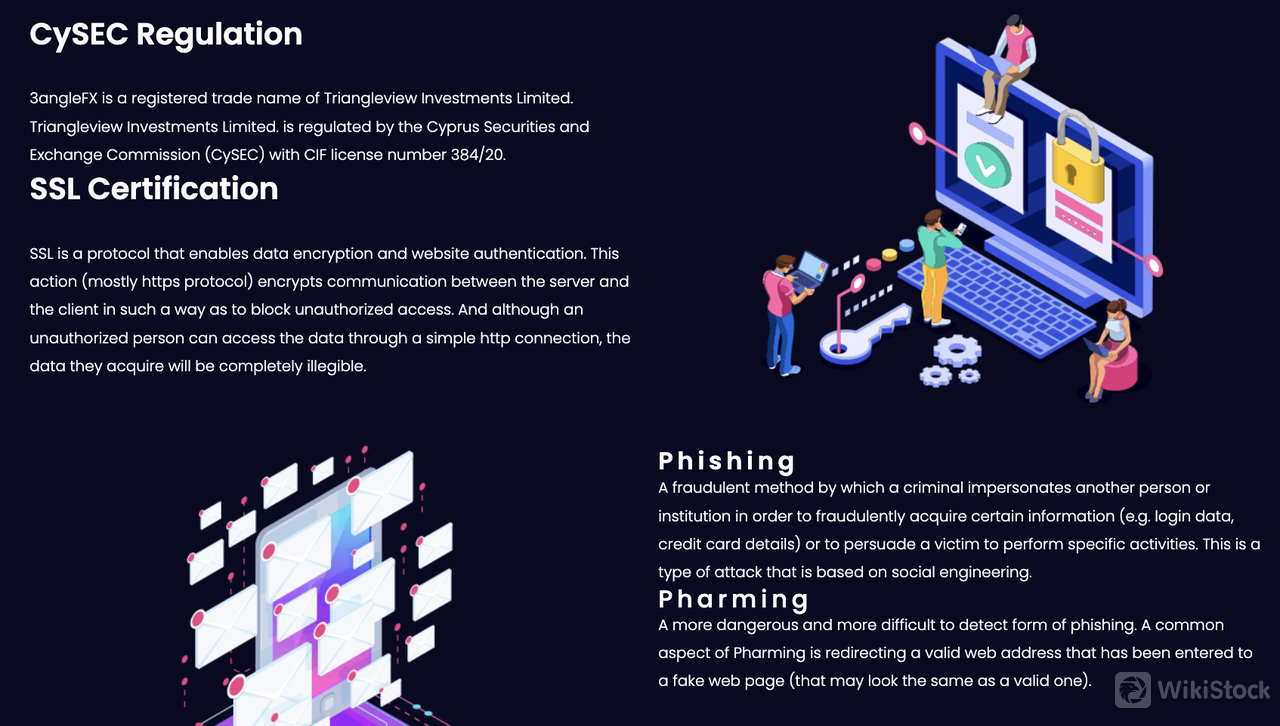 CySEC Regulation

3angleFX is a registered trade name of Triangleview Investments Limited. Triangleview Investments Limited. is regulated by the Cyprus Securities and Exchange Commission (CySEC) with CIF license number 384/20.

SSL Certification

SSL is a protocol that enables data encryption and website authentication. This action (mostly https protocol) encrypts communication between the server and the client in such a way as to block unauthorized access. And although an unauthorized person can access the data through a simple http connection, the data they acquire will be completely illegible.

Phishing

A fraudulent method by which a criminal impersonates another person or institution in order to fraudulently acquire certain information (e.g. login data, credit card details) or to persuade a victim to perform specific activities. This is a type of attack that is based on social engineering.

Pharming

A more dangerous and more difficult to detect form of phishing. A common aspect of Pharming is redirecting a valid web address that has been entered to a fake web page (that may look the same as a valid one).

WikiStock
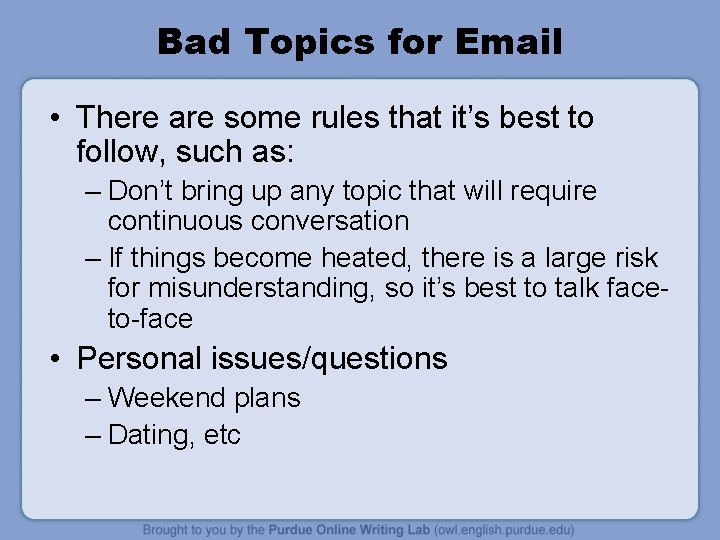 Bad Topics for Email

• There are some rules that it's best to follow, such as:

– Don't bring up any topic that will require continuous conversation

– If things become heated, there is a large risk for misunderstanding, so it's best to talk face-to-face

• Personal issues/questions

– Weekend plans

– Dating, etc

Brought to you by the Purdue Online Writing Lab (owl.english.purdue.edu)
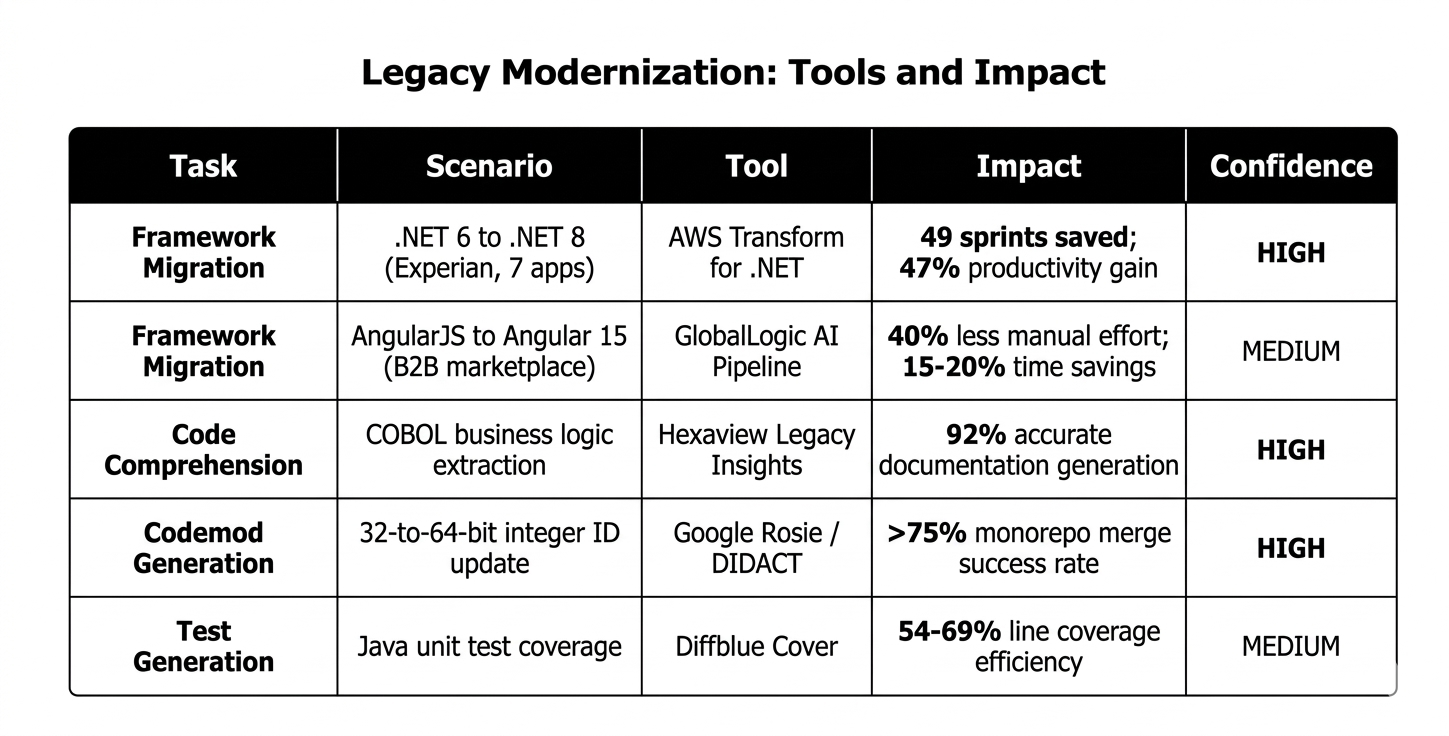 Legacy Modernization: Tools and Impact

| Task | Scenario | Tool | Impact | Confidence |
|---|---|---|---|---|
| Framework Migration | .NET 6 to .NET 8 (Experian, 7 apps) | AWS Transform for .NET | 49 sprints saved; 47% productivity gain | HIGH |
| Framework Migration | AngularJS to Angular 15 (B2B marketplace) | GlobalLogic AI Pipeline | 40% less manual effort; 15-20% time savings | MEDIUM |
| Code Comprehension | COBOL business logic extraction | Hexaview Legacy Insights | 92% accurate documentation generation | HIGH |
| Codemod Generation | 32-to-64-bit integer ID update | Google Rosie / DIDACT | >75% monorepo merge success rate | HIGH |
| Test Generation | Java unit test coverage | Diffblue Cover | 54-69% line coverage efficiency | MEDIUM |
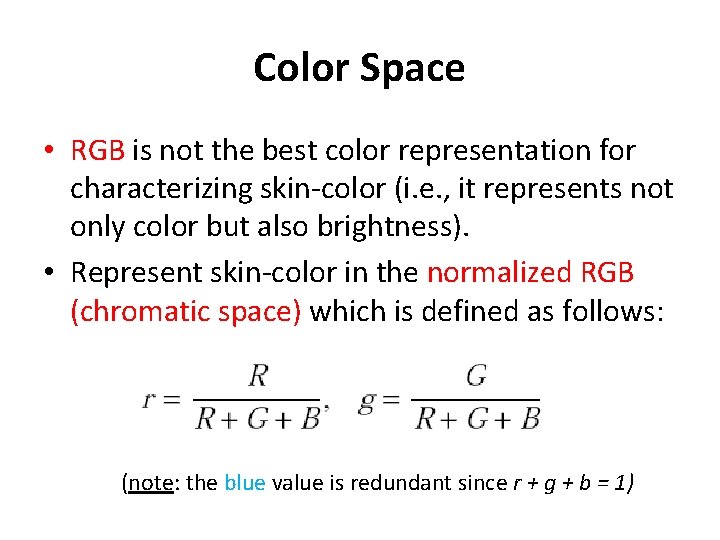 Color Space

• RGB is not the best color representation for characterizing skin-color (i.e., it represents not only color but also brightness).

• Represent skin-color in the normalized RGB (chromatic space) which is defined as follows:

$r = \frac{R}{R+G+B}, \quad g = \frac{G}{R+G+B}$

(note: the blue value is redundant since $r + g + b = 1$)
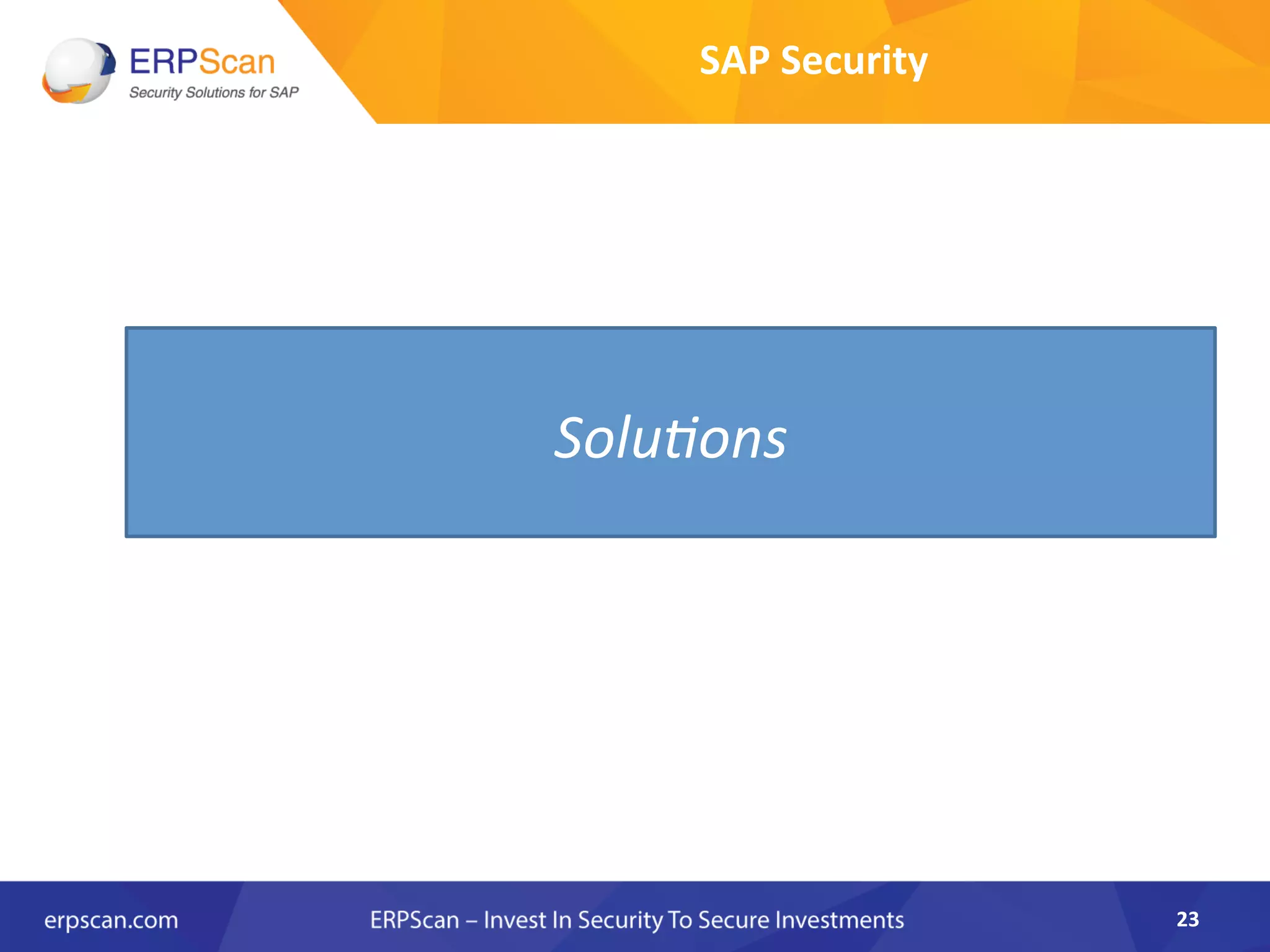 ERPScan
Security Solutions for SAP

SAP Security

Solutions

erpscan.com

ERPScan – Invest In Security To Secure Investments

23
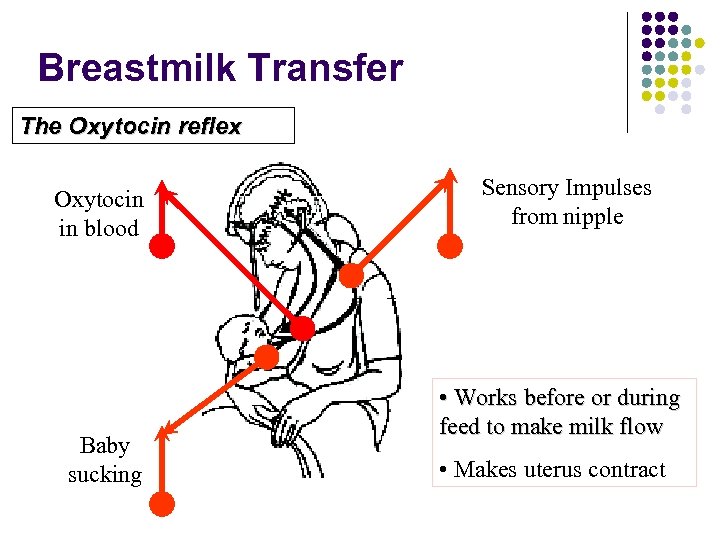 Breastmilk Transfer

The Oxytocin reflex

Oxytocin in blood

Sensory Impulses from nipple

Baby sucking

• Works before or during feed to make milk flow

• Makes uterus contract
::::
Aim of the task
Where does the word "will" appear in the listing above? Copy every line that holds it.

Answer section
SSL is a protocol that enables data encryption and website authentication. This action (mostly https protocol) encrypts communication between the server and the client in such a way as to block unauthorized access. And although an unauthorized person can access the data through a simple http connection, the data they acquire will be completely illegible.
– Don't bring up any topic that will require continuous conversation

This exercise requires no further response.